**Source data**.
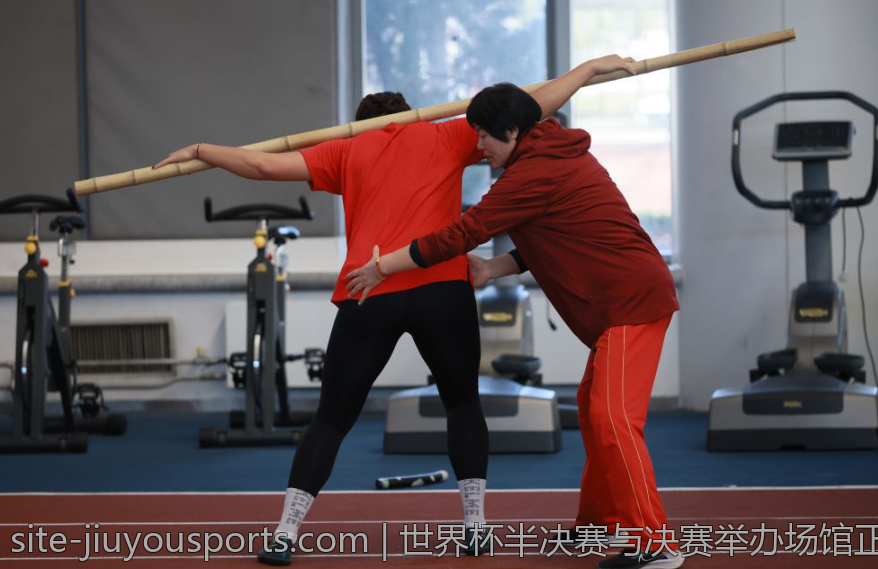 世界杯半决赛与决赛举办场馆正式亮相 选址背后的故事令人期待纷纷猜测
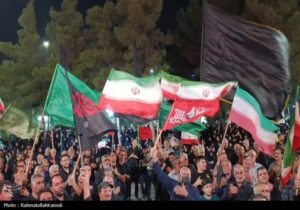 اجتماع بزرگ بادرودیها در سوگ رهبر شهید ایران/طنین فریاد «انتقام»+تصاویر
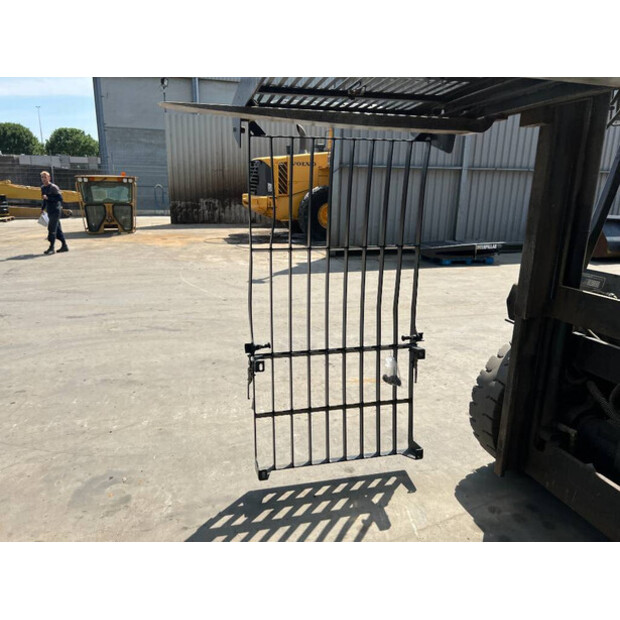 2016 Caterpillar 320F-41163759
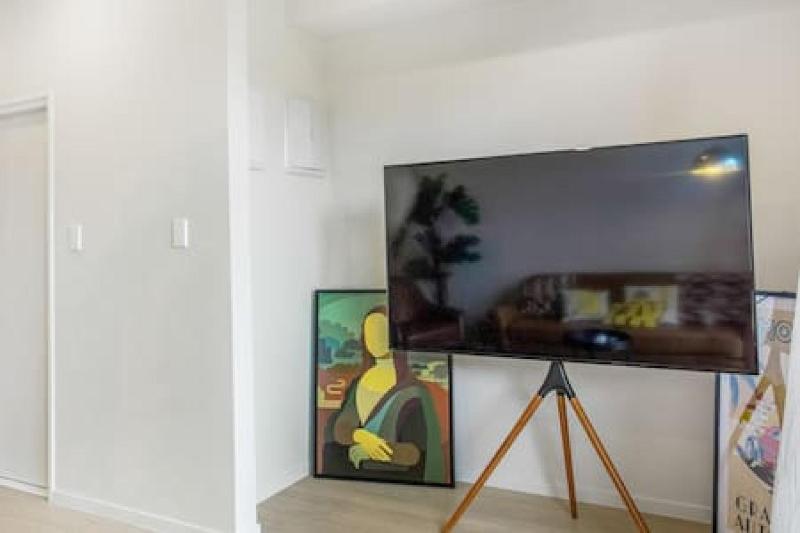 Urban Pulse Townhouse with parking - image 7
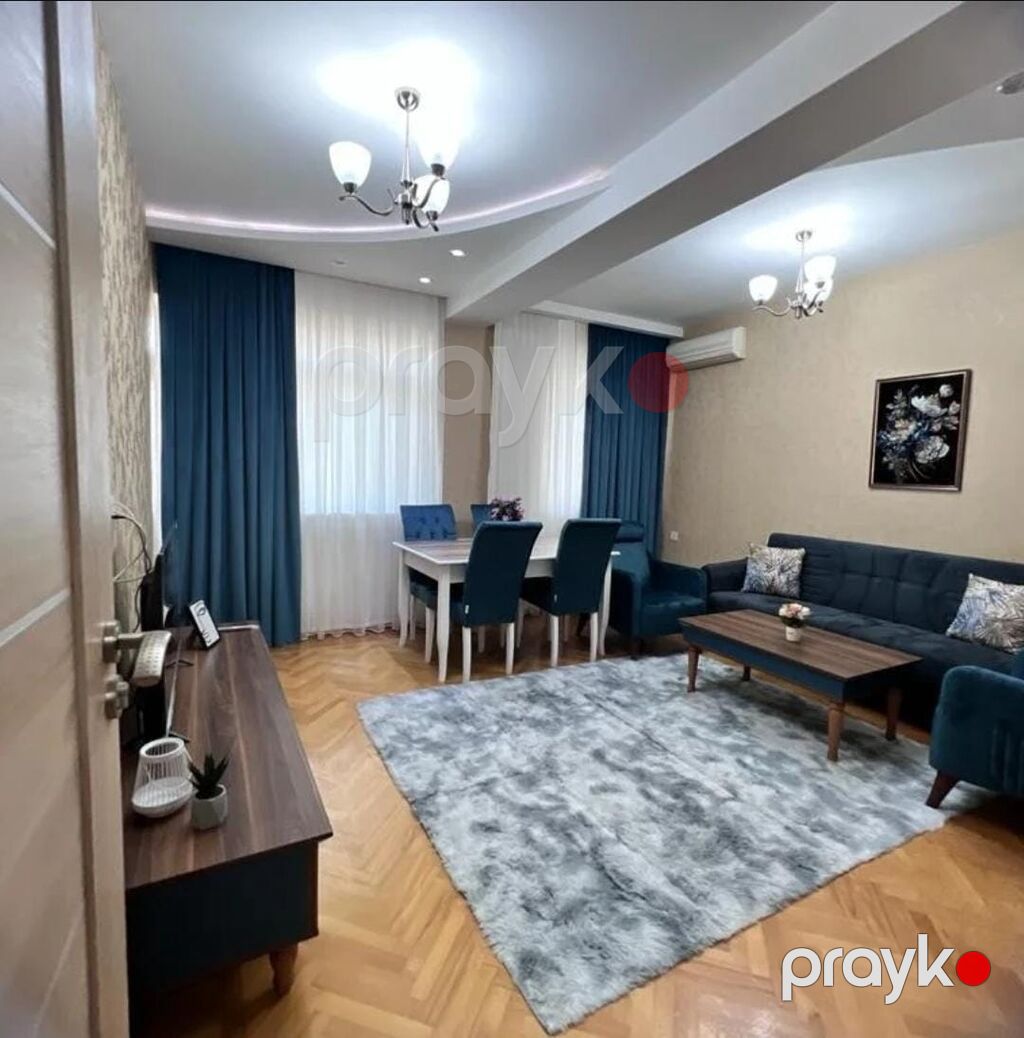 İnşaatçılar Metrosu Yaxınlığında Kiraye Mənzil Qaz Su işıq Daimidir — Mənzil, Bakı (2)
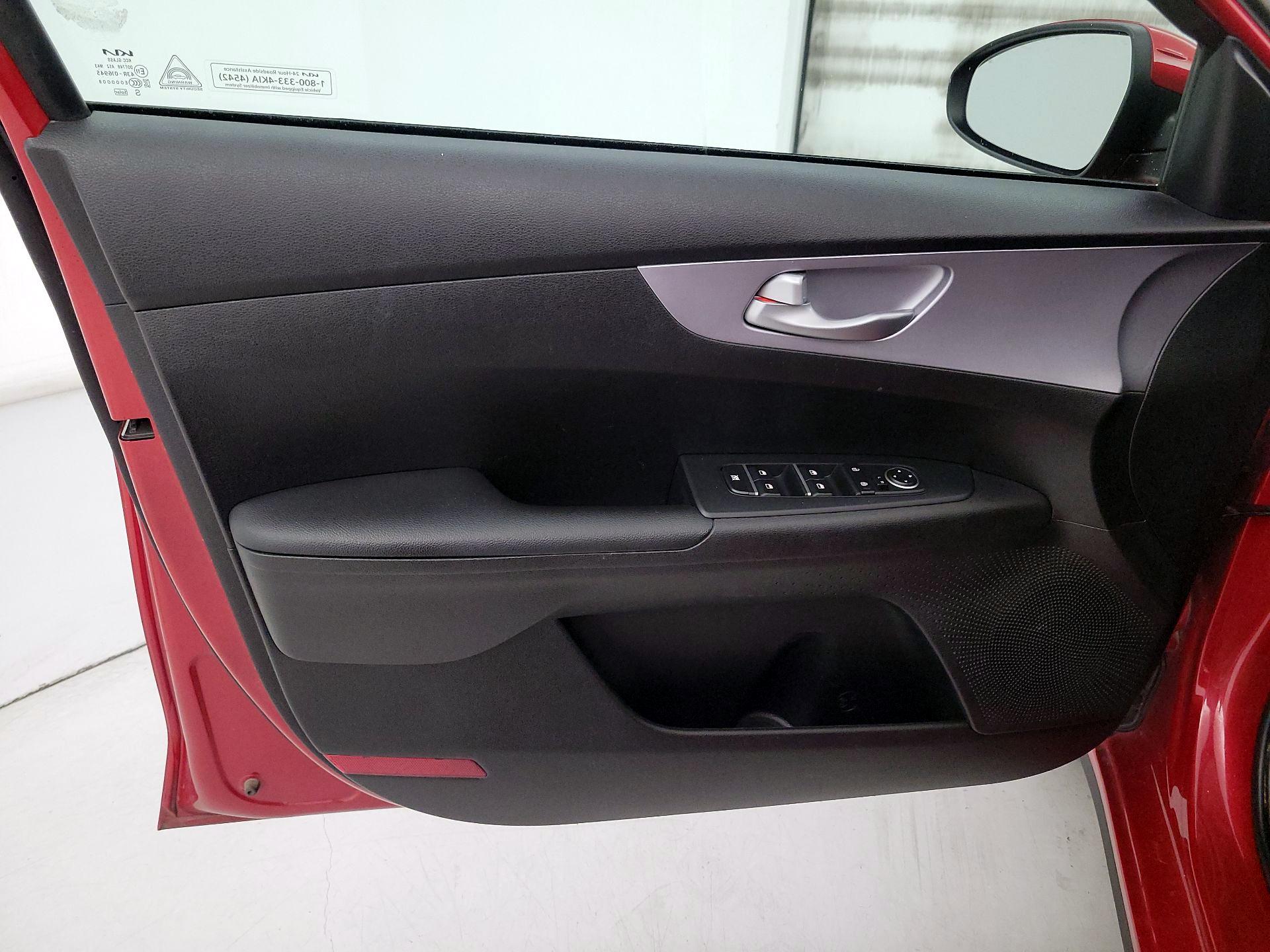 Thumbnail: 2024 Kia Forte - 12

**Activity**. Transcribe each line above verbatim, with the pictures left out.

**Answer area**.
 世界杯半决赛与决赛举办场馆正式亮相 选址背后的故事令人期待纷纷猜测
 اجتماع بزرگ بادرودیها در سوگ رهبر شهید ایران/طنین فریاد «انتقام»+تصاویر
 2016 Caterpillar 320F-41163759
 Urban Pulse Townhouse with parking - image 7
 İnşaatçılar Metrosu Yaxınlığında Kiraye Mənzil Qaz Su işıq Daimidir — Mənzil, Bakı (2)
 Thumbnail: 2024 Kia Forte - 12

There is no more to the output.